I need to find out the exact binary representation for floats and doubles in a C++ project built with Platformio for an Atmega328 using the Arduino framework. I don't have access to the actual hardware so I can't check it myself.

The micro does not have an FPU and is 8-bit so it's pretty much all up to the compiler (or framework's libraries?) - which in this case seems to be avr-gcc, version 7.3. I've managed to get as far as the avr-gcc documentation telling me that by default double is represented the same way as a float but does not specify what that actually is (the IEEE standard is only mentioned for an optional long double).

So, the question is kinda twofold, really. Most importantly, I need to know what representation is the float in this particular case (I strongly suspect it's IEEE 754, but could use a confirmation). And secondly, I wonder where can find this information formally, as a part of some kind of official documentation.

Solution

Floating-Point Format

In any case, the floating-point format is:

IEEE-754, binary, little-endian. See also avr-gcc Wiki: Type Layout.

In the encoded form, respective parts of the representation will occupy:

	32-Bit Floating-Point	64-Bit Floating-Point
Sign	1 bit (31)	1 bit (63)
Biased Exponent	8 bits (30−23)	11 bits (62−52)
Encoded Mantissa	23 Bits (22−0)	52 bits (51−0)
Exponent Bias	127	1023
sizeof	4	8

NaNs are non-signalling.

Some of the properties are available as GCC built-in macros, for example for float, run

> echo "" | avr-gcc -xc - -E -dM | grep _FL | sort

#define __FLOAT_WORD_ORDER__ __ORDER_LITTLE_ENDIAN__
...
#define __FLT_HAS_DENORM__ 1
#define __FLT_HAS_INFINITY__ 1
#define __FLT_HAS_QUIET_NAN__ 1
#define __FLT_MANT_DIG__ 24
#define __FLT_MAX_EXP__ 128
...
#define __FLT_MIN_EXP__ (-125)
#define __FLT_RADIX__ 2
#define __SIZEOF_FLOAT__ 4

For double properties, grep for __DBL or DOUBLE.

Floating-Point Availability

Up to and including avr-gcc v9, we have float = double = long double and all are 32 bits wide.
For avr-gcc v10 onwards: The size of double depends on command line option -mdouble=[32|64], cf. avr-gcc command line options.
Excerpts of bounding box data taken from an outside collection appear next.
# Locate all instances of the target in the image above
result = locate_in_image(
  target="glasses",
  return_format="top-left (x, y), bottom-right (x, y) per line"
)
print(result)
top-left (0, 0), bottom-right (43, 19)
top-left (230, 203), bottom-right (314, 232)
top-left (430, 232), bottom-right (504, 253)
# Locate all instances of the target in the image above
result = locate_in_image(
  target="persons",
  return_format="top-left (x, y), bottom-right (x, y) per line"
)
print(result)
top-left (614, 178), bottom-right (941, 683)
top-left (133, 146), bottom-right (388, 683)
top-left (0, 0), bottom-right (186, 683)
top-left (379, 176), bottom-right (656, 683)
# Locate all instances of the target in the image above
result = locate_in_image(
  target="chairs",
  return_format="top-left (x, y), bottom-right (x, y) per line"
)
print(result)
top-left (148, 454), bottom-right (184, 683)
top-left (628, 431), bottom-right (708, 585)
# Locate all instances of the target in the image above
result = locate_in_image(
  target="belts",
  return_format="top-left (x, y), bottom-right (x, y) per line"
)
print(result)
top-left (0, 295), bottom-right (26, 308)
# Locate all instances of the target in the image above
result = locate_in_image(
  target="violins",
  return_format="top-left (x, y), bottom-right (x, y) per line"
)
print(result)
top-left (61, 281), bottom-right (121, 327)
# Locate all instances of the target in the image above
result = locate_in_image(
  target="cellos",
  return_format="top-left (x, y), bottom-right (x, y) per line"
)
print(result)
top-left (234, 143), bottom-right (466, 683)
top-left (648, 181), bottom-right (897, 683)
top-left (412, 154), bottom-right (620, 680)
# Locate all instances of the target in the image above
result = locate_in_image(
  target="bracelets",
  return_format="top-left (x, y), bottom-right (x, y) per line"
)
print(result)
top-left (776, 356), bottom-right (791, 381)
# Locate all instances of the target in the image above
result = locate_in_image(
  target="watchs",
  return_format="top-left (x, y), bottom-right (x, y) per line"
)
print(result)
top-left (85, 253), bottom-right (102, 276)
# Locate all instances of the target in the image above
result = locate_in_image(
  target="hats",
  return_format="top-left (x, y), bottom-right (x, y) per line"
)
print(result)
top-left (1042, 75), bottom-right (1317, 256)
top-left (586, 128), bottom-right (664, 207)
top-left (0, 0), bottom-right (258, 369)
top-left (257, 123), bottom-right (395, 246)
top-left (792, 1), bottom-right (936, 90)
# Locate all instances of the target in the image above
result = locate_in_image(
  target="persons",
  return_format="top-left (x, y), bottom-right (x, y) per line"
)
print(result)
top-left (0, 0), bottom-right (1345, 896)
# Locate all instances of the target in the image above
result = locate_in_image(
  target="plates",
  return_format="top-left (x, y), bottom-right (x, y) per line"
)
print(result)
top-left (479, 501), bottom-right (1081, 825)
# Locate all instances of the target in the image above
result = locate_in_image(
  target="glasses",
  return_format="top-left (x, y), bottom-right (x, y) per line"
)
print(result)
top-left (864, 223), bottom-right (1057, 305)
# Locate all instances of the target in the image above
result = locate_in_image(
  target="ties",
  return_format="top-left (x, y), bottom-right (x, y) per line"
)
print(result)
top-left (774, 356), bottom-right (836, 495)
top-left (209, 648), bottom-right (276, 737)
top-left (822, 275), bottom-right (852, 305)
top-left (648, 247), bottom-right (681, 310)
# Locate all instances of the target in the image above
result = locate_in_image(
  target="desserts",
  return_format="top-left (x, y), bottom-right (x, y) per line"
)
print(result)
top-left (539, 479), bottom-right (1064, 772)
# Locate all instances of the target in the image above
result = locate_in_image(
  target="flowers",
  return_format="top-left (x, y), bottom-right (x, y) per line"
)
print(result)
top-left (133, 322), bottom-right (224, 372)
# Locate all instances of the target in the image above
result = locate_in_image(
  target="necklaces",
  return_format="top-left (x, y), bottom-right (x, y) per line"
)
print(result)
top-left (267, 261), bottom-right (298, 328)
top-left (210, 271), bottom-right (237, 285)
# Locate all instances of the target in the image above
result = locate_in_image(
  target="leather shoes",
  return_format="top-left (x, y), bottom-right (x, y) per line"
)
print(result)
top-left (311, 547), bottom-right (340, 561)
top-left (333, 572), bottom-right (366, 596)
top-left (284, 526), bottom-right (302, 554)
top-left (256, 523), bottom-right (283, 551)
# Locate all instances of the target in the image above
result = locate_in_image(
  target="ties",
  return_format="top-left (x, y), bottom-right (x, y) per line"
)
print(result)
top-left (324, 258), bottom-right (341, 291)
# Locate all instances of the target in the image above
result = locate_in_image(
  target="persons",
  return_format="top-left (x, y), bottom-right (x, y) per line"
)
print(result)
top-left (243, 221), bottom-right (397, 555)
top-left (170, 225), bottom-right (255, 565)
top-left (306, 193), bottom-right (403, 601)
The default and availability of this option depends on configure option --with-double=..., cf. the GCC configure options for the AVR backend.

Similar applies to long double and -mlong-double= resp. --with-long-double=.
Floating-point libraries do not support reduced tiny cores (-mmcu=avrtiny).
64-bit floating-point support is incomplete for devices that don't support the MUL instruction.

Floating-Point Implementation

For computations on the host like constant folding, GCC uses MPFR.
32-bit floating point for the AVR target is implemented as part of AVR-LibC, even parts you'd usually expect in libgcc.
64-bit floating point for the AVR target is implemented as part of libgcc, even parts you'd usually expect in libm.
Some functions might not be 100% IEEE compliant. For example, IEEE requires that the result of functions like sin is as if sin was computed with infinite precision and then rounded according to the selected rounding mode. Due to efficiency considerations, some functions might return results with less precision than mandated by IEEE.